> [Texte cité]
=====

Comme dans La demande d’asile de Nicolas Barry, le parler-chanté provoque des états de corps fascinants et décalés à souhait. En showgirl impeccable, Nina Santes occupe la scène avec une intimité proche. Depuis 2022, elle s’intéresse à la forme du solo. Ça avait commencé avec Peeling Back où l’interprète essayait de s’extraire d’une chair dénaturée, retirant une à une les couches de vêtements qu’elle portait. L’effeuillage de la tenue laissait apparaître une nouvelle, dans une mue qui donnait à voir des meurtrissures toujours plus profondes. Chansons mouillées se place dans la suite logique. Une fois dépouillée des couches qui vous cachent, comment se donner à voir autrement ?
En 2018, elle nous avait convoqués à Hymen Hymne, un rite de sorcellerie féministe. Le rite ici est autre et pourtant il y a une forme d’ensorcellement à la regarder performer sans jamais laisser de côté une danse qui cherche dans le bassin à évoluer comme une louve debout. Elle est fascinante, drôle et percutante. Ses mots oscillent entre la mythologie (Déméter encore) et des dates réelles. L’un des plus beaux morceaux du spectacle est une séquence sur le 7 octobre 2023 où elle danse, bancale et pourtant assurée, la terre brûlée, dans une lueur jaune. La référence aux festivaliers assassinés lors de l’attentat du Hamas survenu ce jour-là en Israël est subtile et réparatrice. Nina prend sur elle l’escalade de la violence, cette loi du Talion insuportable et annonce ainsi les massacres qui se tiennent en Palestine depuis le 8 mars dans le cadre de la guerre qui oppose Israël et le Hamas.

=====

> [Exercice] Transcrivez intégralement la critique du solo de Nina Santes, sans en modifier un seul mot. Les lignes ne sont pas nécessaires pour ce travail.

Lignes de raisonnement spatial
=====

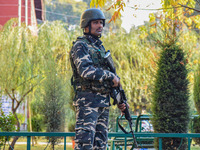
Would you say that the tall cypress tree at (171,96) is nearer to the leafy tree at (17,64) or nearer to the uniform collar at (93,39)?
the uniform collar at (93,39)

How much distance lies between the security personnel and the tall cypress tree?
3.11 meters

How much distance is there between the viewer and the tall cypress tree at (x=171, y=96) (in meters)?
6.39

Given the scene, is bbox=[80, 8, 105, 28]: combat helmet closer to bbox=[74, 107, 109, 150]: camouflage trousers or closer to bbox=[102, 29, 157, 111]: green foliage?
bbox=[74, 107, 109, 150]: camouflage trousers

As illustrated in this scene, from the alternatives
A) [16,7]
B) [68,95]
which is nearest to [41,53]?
[68,95]

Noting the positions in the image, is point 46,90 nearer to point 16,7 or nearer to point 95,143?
point 95,143

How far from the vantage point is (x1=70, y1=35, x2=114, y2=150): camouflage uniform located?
10.7 ft

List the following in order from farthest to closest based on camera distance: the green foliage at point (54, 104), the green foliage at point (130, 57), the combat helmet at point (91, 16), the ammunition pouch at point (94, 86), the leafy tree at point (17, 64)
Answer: the green foliage at point (130, 57) < the leafy tree at point (17, 64) < the green foliage at point (54, 104) < the combat helmet at point (91, 16) < the ammunition pouch at point (94, 86)

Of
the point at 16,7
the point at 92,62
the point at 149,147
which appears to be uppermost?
the point at 16,7

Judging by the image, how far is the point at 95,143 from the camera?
3.41 meters

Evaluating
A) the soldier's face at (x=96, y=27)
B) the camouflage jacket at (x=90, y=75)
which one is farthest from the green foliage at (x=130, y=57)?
the camouflage jacket at (x=90, y=75)

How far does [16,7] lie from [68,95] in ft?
49.5

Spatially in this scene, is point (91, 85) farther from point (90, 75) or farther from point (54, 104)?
point (54, 104)

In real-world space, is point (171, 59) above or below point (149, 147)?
above

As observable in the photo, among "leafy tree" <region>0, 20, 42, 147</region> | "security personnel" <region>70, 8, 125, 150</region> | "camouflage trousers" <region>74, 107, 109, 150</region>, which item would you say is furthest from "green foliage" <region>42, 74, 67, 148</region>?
"camouflage trousers" <region>74, 107, 109, 150</region>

=====

> [Corrigé]
Comme dans La demande d’asile de Nicolas Barry, le parler-chanté provoque des états de corps fascinants et décalés à souhait. En showgirl impeccable, Nina Santes occupe la scène avec une intimité proche. Depuis 2022, elle s’intéresse à la forme du solo. Ça avait commencé avec Peeling Back où l’interprète essayait de s’extraire d’une chair dénaturée, retirant une à une les couches de vêtements qu’elle portait. L’effeuillage de la tenue laissait apparaître une nouvelle, dans une mue qui donnait à voir des meurtrissures toujours plus profondes. Chansons mouillées se place dans la suite logique. Une fois dépouillée des couches qui vous cachent, comment se donner à voir autrement ?
En 2018, elle nous avait convoqués à Hymen Hymne, un rite de sorcellerie féministe. Le rite ici est autre et pourtant il y a une forme d’ensorcellement à la regarder performer sans jamais laisser de côté une danse qui cherche dans le bassin à évoluer comme une louve debout. Elle est fascinante, drôle et percutante. Ses mots oscillent entre la mythologie (Déméter encore) et des dates réelles. L’un des plus beaux morceaux du spectacle est une séquence sur le 7 octobre 2023 où elle danse, bancale et pourtant assurée, la terre brûlée, dans une lueur jaune. La référence aux festivaliers assassinés lors de l’attentat du Hamas survenu ce jour-là en Israël est subtile et réparatrice. Nina prend sur elle l’escalade de la violence, cette loi du Talion insuportable et annonce ainsi les massacres qui se tiennent en Palestine depuis le 8 mars dans le cadre de la guerre qui oppose Israël et le Hamas.